Dublin, UNESCO City of Literature, is the ideal destination in Europe to engage with some of the major figures of modern European literature. Set in its historic Georgian center, the works of key Irish writers such as Joyce, Beckett, and Oscar Wilde can only really be fully appreciated by exploring the city in the company of a knowledgeable guide.
The course will demonstrate how important a good knowledge of Dublin is to fully appreciate key literary works in Irish literature. Participants will spend an hour or two each day reading and analyzing specific sections of cores text. Later in the day, they will then explore the particular part of Dublin where the texts were set. By being able to actually walk around the streets where some of the action takes place and visiting the key places mentioned in the texts, they will develop a much greater appreciation of the writing.
Through the course, the participants will also acquire a greater understanding of how the city of Dublin plays a key role in the selected texts. Irish writers, like Joyce and Beckett, exploited the very specific idioms used in the city of Dublin mainly for comic effect. A lot of the comedy of their work is lost on many readers who are not familiar with the highly specific sense of idiom that is particular to Dubliners.
The course has a very practical element to it. The careful and rigorous explanations of the Guide, supported by the use of maps and coupled with a comprehensive engagement with local historical anecdotes, will bring the participants to an appreciation of very specific nuances of language, and a much greater understanding of the texts. An appreciation of the historical context will also help participants make some of the most challenging prose fiction written in the English language — such as Ulysses by James Joyce and the prose fiction of Samuel Beckett, which are often perceived as too intimidating and intellectual — more accessible.

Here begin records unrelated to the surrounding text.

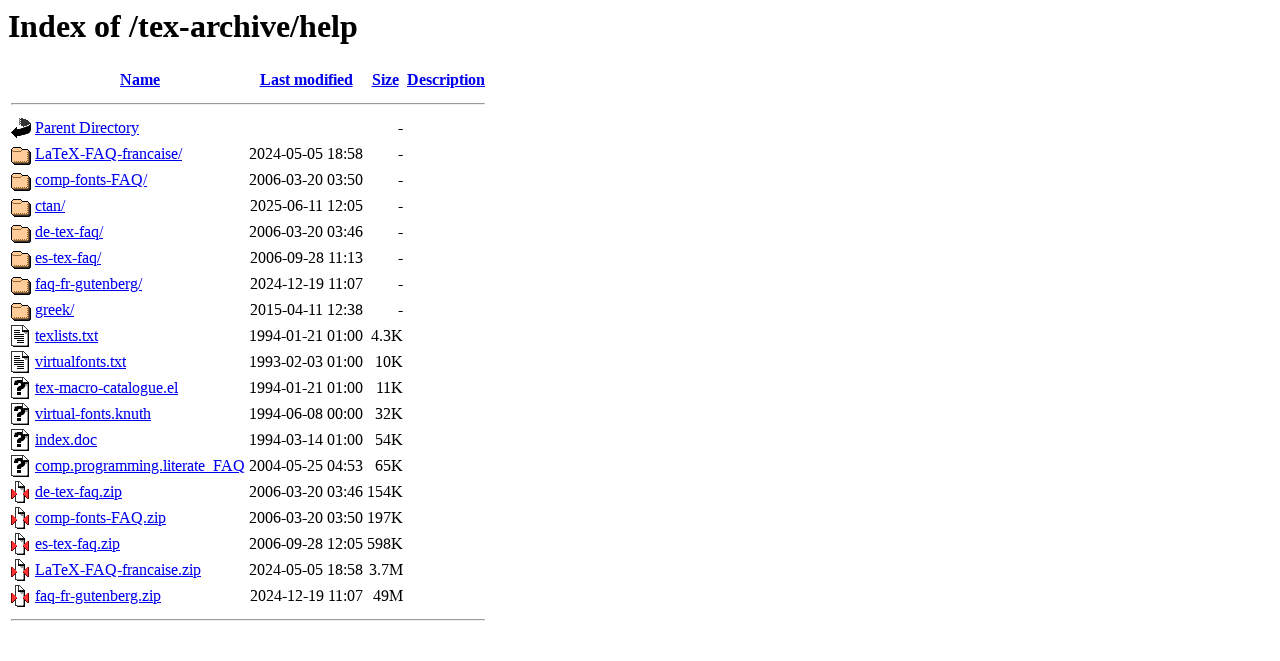

--- FILE ---
content_type: text/html;charset=UTF-8
request_url: https://ctan.space-pro.be/tex-archive/help/?C=S;O=A
body_size: 846
content:
<!DOCTYPE HTML PUBLIC "-//W3C//DTD HTML 3.2 Final//EN">
<html>
 <head>
  <title>Index of /tex-archive/help</title>
 </head>
 <body>
<h1>Index of /tex-archive/help</h1>
  <table>
   <tr><th valign="top"><img src="/icons/blank.gif" alt="[ICO]"></th><th><a href="?C=N;O=A">Name</a></th><th><a href="?C=M;O=A">Last modified</a></th><th><a href="?C=S;O=D">Size</a></th><th><a href="?C=D;O=A">Description</a></th></tr>
   <tr><th colspan="5"><hr></th></tr>
<tr><td valign="top"><img src="/icons/back.gif" alt="[PARENTDIR]"></td><td><a href="/tex-archive/">Parent Directory</a></td><td>&nbsp;</td><td align="right">  - </td><td>&nbsp;</td></tr>
<tr><td valign="top"><img src="/icons/folder.gif" alt="[DIR]"></td><td><a href="LaTeX-FAQ-francaise/">LaTeX-FAQ-francaise/</a></td><td align="right">2024-05-05 18:58  </td><td align="right">  - </td><td>&nbsp;</td></tr>
<tr><td valign="top"><img src="/icons/folder.gif" alt="[DIR]"></td><td><a href="comp-fonts-FAQ/">comp-fonts-FAQ/</a></td><td align="right">2006-03-20 03:50  </td><td align="right">  - </td><td>&nbsp;</td></tr>
<tr><td valign="top"><img src="/icons/folder.gif" alt="[DIR]"></td><td><a href="ctan/">ctan/</a></td><td align="right">2025-06-11 12:05  </td><td align="right">  - </td><td>&nbsp;</td></tr>
<tr><td valign="top"><img src="/icons/folder.gif" alt="[DIR]"></td><td><a href="de-tex-faq/">de-tex-faq/</a></td><td align="right">2006-03-20 03:46  </td><td align="right">  - </td><td>&nbsp;</td></tr>
<tr><td valign="top"><img src="/icons/folder.gif" alt="[DIR]"></td><td><a href="es-tex-faq/">es-tex-faq/</a></td><td align="right">2006-09-28 11:13  </td><td align="right">  - </td><td>&nbsp;</td></tr>
<tr><td valign="top"><img src="/icons/folder.gif" alt="[DIR]"></td><td><a href="faq-fr-gutenberg/">faq-fr-gutenberg/</a></td><td align="right">2024-12-19 11:07  </td><td align="right">  - </td><td>&nbsp;</td></tr>
<tr><td valign="top"><img src="/icons/folder.gif" alt="[DIR]"></td><td><a href="greek/">greek/</a></td><td align="right">2015-04-11 12:38  </td><td align="right">  - </td><td>&nbsp;</td></tr>
<tr><td valign="top"><img src="/icons/text.gif" alt="[TXT]"></td><td><a href="texlists.txt">texlists.txt</a></td><td align="right">1994-01-21 01:00  </td><td align="right">4.3K</td><td>&nbsp;</td></tr>
<tr><td valign="top"><img src="/icons/text.gif" alt="[TXT]"></td><td><a href="virtualfonts.txt">virtualfonts.txt</a></td><td align="right">1993-02-03 01:00  </td><td align="right"> 10K</td><td>&nbsp;</td></tr>
<tr><td valign="top"><img src="/icons/unknown.gif" alt="[   ]"></td><td><a href="tex-macro-catalogue.el">tex-macro-catalogue.el</a></td><td align="right">1994-01-21 01:00  </td><td align="right"> 11K</td><td>&nbsp;</td></tr>
<tr><td valign="top"><img src="/icons/unknown.gif" alt="[   ]"></td><td><a href="virtual-fonts.knuth">virtual-fonts.knuth</a></td><td align="right">1994-06-08 00:00  </td><td align="right"> 32K</td><td>&nbsp;</td></tr>
<tr><td valign="top"><img src="/icons/unknown.gif" alt="[   ]"></td><td><a href="index.doc">index.doc</a></td><td align="right">1994-03-14 01:00  </td><td align="right"> 54K</td><td>&nbsp;</td></tr>
<tr><td valign="top"><img src="/icons/unknown.gif" alt="[   ]"></td><td><a href="comp.programming.literate_FAQ">comp.programming.literate_FAQ</a></td><td align="right">2004-05-25 04:53  </td><td align="right"> 65K</td><td>&nbsp;</td></tr>
<tr><td valign="top"><img src="/icons/compressed.gif" alt="[   ]"></td><td><a href="de-tex-faq.zip">de-tex-faq.zip</a></td><td align="right">2006-03-20 03:46  </td><td align="right">154K</td><td>&nbsp;</td></tr>
<tr><td valign="top"><img src="/icons/compressed.gif" alt="[   ]"></td><td><a href="comp-fonts-FAQ.zip">comp-fonts-FAQ.zip</a></td><td align="right">2006-03-20 03:50  </td><td align="right">197K</td><td>&nbsp;</td></tr>
<tr><td valign="top"><img src="/icons/compressed.gif" alt="[   ]"></td><td><a href="es-tex-faq.zip">es-tex-faq.zip</a></td><td align="right">2006-09-28 12:05  </td><td align="right">598K</td><td>&nbsp;</td></tr>
<tr><td valign="top"><img src="/icons/compressed.gif" alt="[   ]"></td><td><a href="LaTeX-FAQ-francaise.zip">LaTeX-FAQ-francaise.zip</a></td><td align="right">2024-05-05 18:58  </td><td align="right">3.7M</td><td>&nbsp;</td></tr>
<tr><td valign="top"><img src="/icons/compressed.gif" alt="[   ]"></td><td><a href="faq-fr-gutenberg.zip">faq-fr-gutenberg.zip</a></td><td align="right">2024-12-19 11:07  </td><td align="right"> 49M</td><td>&nbsp;</td></tr>
   <tr><th colspan="5"><hr></th></tr>
</table>
</body></html>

By the end of the course, participants will have a much richer understanding of the history and geography of Dublin, of its culture and literary history, as well as of what Irish modernism brought to the world. Understanding better Dublin and the works of its most famous literary figures will also give the participants a greater appreciation of what it actually means to be a European.
Concept by: Peter O’Neill
The course will help the participants to:
- Gain deeper insights into canonical texts in modern Irish literature;
- Find strategies to interpret greater meaning by using the skills learned to decipher the texts;
- Engage in a very profound way with Irish history and culture through the exploration of key texts set in the capital city of Dublin – UNESCO City of Literature;
- Guide other readers of the texts in a more grounded and efficient way;
- Analyze and design tailor-made school activities for students who need to study modern Irish writers;
- Foster a deeper understanding of cross-cultural pollination between mainland Europe and the island of Ireland.
Day 1 – Getting to know each other and Ireland’s Literature
- Introduction to the course, the school, and the external week activities;
- Icebreaker activities;
- Presentations of the participants’ schools;
- James Joyce and an Introduction to the Homeric Parallels of Ulysses;
- In the steps of Leopold Bloom, a Joycean exploration of the inner city of Dublin.

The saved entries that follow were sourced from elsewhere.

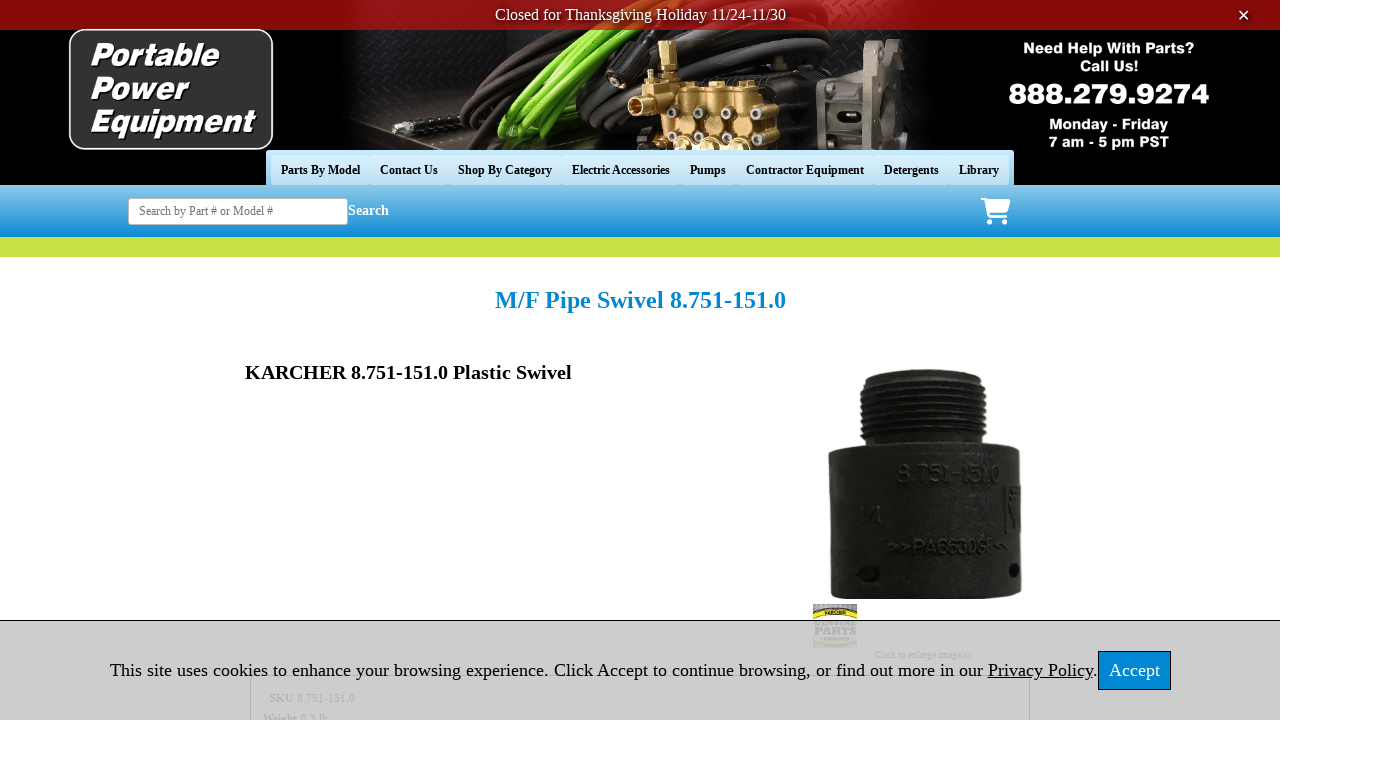

--- FILE ---
content_type: application/x-javascript
request_url: https://www.ppe-pressure-washer-parts.com/files/1961581/js/google_analytics/call_us.js
body_size: 204
content:
(function() {
  document.querySelector('.ppe-number').addEventListener('click', _ => {
    gtag('event', 'select_content', {
      content_type: 'link',
      content_id: 'call_us'
    })
  })
})()

--- FILE ---
content_type: application/x-javascript
request_url: https://www.ppe-pressure-washer-parts.com/files/1961581/js/google_analytics/home.js
body_size: 199
content:
(function() {
  document.querySelector('.ppe-logo').addEventListener('click', _ => {
    gtag('event', 'select_content', {
      content_type: 'link',
      content_id: 'home'
    })
  })
})()

--- FILE ---
content_type: application/x-javascript
request_url: https://www.ppe-pressure-washer-parts.com/files/1961581/js/google_analytics/legal_navigation.js
body_size: 294
content:
(function() {
  document.querySelectorAll('.legal > a').forEach(link => {
    link.addEventListener('click', e => {
      gtag('event', 'select_content', {
        content_type: 'link',
        content_id: 'legal_navigation',
        text: e.target.innerText
      })
    })
  })
})()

Day 2 – Wild about Wilde – Discovering Oscar Wilde and the Irish World of Art
- The wit and wisdom of Oscar Wilde;
- Merrion Square and Georgian Dublin, the birthplace of Wilde;
- The National Gallery of Ireland – key works – Caravaggio, Picasso, and Jack Yeats.
Day 3 – An Introduction to Samuel Beckett
- Dante and the Lobster, the early prose fiction of Samuel Beckett;
- A literary engagement in food appreciation – How to make a Gorgonzola sandwich!
- Creative writing class.
Day 4 – Other Irish writers and Poets
- Thomas Kinsella – The Pen Shop;
- A trip to the Seamus Heaney Centre, Bank of Ireland, College Green.
Day 5 – From Text to Place – a wrap up of Dublin and its literary connections
- Henry Street Arcade and Charles Baudelaire.
Day 6 – Course closure & cultural activities
- Course evaluation: round-up of acquired competencies, feedback, and discussion;
- Awarding of the course Certificate of Attendance.
- Excursion and other external cultural activities.
The schedule describes likely activities but may differ significantly based on the trainer delivering the specific session and the requests of the participants.
If you would like to discuss a specific topic, please indicate it at least 4 weeks in advance. Course modifications are subject to the trainer’s discretion.
The number and schedule of the cultural activities depend on the location, not the course; further information is available on each location webpage. The trainer will send you the definitive course schedule approximately two weeks before the course.